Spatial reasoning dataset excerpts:
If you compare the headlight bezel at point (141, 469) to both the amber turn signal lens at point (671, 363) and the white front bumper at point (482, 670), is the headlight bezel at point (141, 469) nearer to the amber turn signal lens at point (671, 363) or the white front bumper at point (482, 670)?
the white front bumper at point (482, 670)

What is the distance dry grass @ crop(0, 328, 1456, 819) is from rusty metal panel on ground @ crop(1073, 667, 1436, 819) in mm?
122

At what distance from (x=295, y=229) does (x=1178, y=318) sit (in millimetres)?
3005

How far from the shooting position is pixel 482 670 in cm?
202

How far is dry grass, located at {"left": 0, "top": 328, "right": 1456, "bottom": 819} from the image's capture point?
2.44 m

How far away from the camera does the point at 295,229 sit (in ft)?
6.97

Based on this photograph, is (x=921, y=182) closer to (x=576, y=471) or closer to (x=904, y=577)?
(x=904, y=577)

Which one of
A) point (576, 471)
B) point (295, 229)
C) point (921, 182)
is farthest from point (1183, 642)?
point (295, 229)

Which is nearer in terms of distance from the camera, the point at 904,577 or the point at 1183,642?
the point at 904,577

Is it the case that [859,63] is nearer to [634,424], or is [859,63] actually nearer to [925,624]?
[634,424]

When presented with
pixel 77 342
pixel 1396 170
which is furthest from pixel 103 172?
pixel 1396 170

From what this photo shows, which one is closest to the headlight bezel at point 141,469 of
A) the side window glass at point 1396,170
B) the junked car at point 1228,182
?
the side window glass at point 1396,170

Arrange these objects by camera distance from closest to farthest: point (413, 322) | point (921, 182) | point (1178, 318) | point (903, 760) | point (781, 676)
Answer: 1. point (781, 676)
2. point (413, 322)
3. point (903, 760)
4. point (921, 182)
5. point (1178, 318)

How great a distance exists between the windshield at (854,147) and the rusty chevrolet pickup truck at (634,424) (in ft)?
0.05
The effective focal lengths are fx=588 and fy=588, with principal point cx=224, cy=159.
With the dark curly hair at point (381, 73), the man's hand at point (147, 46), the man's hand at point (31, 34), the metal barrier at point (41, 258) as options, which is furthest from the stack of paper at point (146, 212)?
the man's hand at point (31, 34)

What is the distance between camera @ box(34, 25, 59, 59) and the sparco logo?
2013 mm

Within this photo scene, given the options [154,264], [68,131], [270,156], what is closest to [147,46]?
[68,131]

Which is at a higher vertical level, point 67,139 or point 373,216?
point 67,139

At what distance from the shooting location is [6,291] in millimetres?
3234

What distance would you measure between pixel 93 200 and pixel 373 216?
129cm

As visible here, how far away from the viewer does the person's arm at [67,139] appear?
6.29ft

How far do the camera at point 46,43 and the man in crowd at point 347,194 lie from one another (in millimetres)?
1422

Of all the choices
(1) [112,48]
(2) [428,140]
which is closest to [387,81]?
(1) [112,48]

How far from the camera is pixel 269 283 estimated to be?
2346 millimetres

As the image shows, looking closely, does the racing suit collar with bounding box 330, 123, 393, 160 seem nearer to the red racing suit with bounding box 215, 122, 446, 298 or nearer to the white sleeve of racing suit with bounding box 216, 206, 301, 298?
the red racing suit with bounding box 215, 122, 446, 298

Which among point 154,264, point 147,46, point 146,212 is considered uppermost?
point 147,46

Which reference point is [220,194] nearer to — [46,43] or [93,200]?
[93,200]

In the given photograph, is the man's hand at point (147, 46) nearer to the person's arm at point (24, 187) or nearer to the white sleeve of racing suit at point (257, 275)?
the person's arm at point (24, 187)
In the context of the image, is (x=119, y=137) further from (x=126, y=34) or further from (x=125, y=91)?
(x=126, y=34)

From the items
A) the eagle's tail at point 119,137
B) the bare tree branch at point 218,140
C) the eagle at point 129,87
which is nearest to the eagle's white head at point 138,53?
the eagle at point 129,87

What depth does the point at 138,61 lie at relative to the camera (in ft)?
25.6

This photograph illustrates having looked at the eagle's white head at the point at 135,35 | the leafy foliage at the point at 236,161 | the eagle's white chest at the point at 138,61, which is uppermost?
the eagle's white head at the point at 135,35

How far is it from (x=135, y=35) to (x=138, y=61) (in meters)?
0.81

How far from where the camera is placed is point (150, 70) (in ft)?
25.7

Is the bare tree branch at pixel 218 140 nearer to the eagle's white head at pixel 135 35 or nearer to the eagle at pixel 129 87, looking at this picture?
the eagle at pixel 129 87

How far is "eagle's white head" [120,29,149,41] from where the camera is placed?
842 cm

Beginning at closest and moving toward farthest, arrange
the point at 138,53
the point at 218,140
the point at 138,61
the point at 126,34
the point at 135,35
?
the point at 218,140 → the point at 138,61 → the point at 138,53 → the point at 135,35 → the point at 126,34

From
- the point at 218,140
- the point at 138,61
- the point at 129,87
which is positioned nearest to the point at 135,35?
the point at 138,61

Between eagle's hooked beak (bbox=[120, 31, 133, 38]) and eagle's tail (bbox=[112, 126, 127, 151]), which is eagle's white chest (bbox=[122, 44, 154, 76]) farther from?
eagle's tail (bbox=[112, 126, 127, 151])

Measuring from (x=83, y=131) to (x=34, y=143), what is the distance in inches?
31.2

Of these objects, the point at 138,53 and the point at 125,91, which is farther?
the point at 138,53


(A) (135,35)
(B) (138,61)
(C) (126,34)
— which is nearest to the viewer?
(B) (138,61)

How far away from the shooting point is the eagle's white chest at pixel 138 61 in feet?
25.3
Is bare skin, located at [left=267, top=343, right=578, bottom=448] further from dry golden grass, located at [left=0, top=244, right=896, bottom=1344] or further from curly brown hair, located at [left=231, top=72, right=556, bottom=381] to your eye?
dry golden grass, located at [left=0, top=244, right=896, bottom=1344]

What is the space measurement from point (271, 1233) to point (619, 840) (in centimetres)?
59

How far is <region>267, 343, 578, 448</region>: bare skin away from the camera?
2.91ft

▸ **Job**: Repeat, without change, each line of the data above from the one that contains "How far away from the shooting" through the final line, counting both.

▸ **Finished answer**:
How far away from the shooting point is the eagle's white chest at pixel 138 61 in feet?
25.3
Is bare skin, located at [left=267, top=343, right=578, bottom=448] further from dry golden grass, located at [left=0, top=244, right=896, bottom=1344] or further from curly brown hair, located at [left=231, top=72, right=556, bottom=381] to your eye?
dry golden grass, located at [left=0, top=244, right=896, bottom=1344]

What is the space measurement from point (271, 1233) to point (619, 840) (in centimetres)?
59

How far is <region>267, 343, 578, 448</region>: bare skin away from the camera?
2.91ft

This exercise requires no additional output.